Possible data corruption with Postgres 7.4.8

"Eric B. Ridge" <ebr@xxxxxxxx> · Mon, 13 Mar 2006 22:33:50 -0500

First off, let me make clear that I blame the strange data corruption  
problem we encountered today on our hardware raid controller -- some  
versions of its firmware are known-to-be-buggy and cause the raid set  
to "drop" off, and we've encountered this problem in the past on this  
particular server.  I also want to blame the corruption on pg7.4.8.   
Later versions seem to have fixes for (unspecific) "corruption"  
issues.  But hardware seems much more likely.

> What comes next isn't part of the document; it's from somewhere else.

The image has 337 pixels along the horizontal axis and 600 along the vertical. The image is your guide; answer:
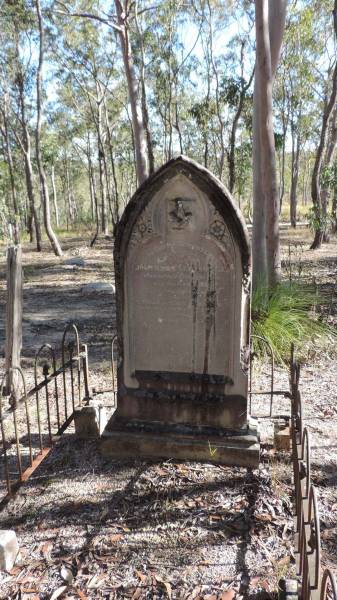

The environment for this server is:
   - pg7.4.8
   - 2x2.4GHz Xeons, HT
   - 4gig ram
   - Linux kernel version 2.6.15
   - Dell PowerEdge Expandable RAID Controller 3/Di (rev 01) which  
supposedly contains the latest firmware patches (tho I dunno how they  
relate to "rev 01").

Issue 1
-------

A single record quietly and silently disappeared in the middle of the  
day.  We have no daily vacuum processes (only vacuum at night), stats  
collection is turned off, and our application has no facility for  
actually DELETE-ing records (at least not from the containing  
table).  It's pure UPDATE, INSERT, and SELECT.  No foreign key  
references that might cause cascading deletes.  And no manual  
intervention via psql (that anyone will fess up to!).  From an  
application standpoint, there's simply no explanation for a record  
disappearing.

Anyways, we were playing around with pg_filedump on the affected  
table and discovered that the missing record in question had 212 old  
versions, all with exactly this infomask:

   infomask: 0x2513 (HASNULL|HASVARWIDTH|HASOID|XMIN_COMMITTED| 
XMAX_COMMITTED|UPDATED)

I don't claim to fully understand what that mask actually means, but  
from what I can gather from looking at the masks of other known-to-be- 
good records, is that each of the 212 versions are "dead" in terms of  
MVCC rules, and that the expiration occurred as the result of an  
update to that version while it was "alive".  Is this correct (or  
kinda close)?  If I'm guessing correctly it seems we should have had  
at least one entry with the XMAX_INVALID flag set... that entry being  
the most-current version of the record.  Am I even providing enough  
information here for someone else to guess?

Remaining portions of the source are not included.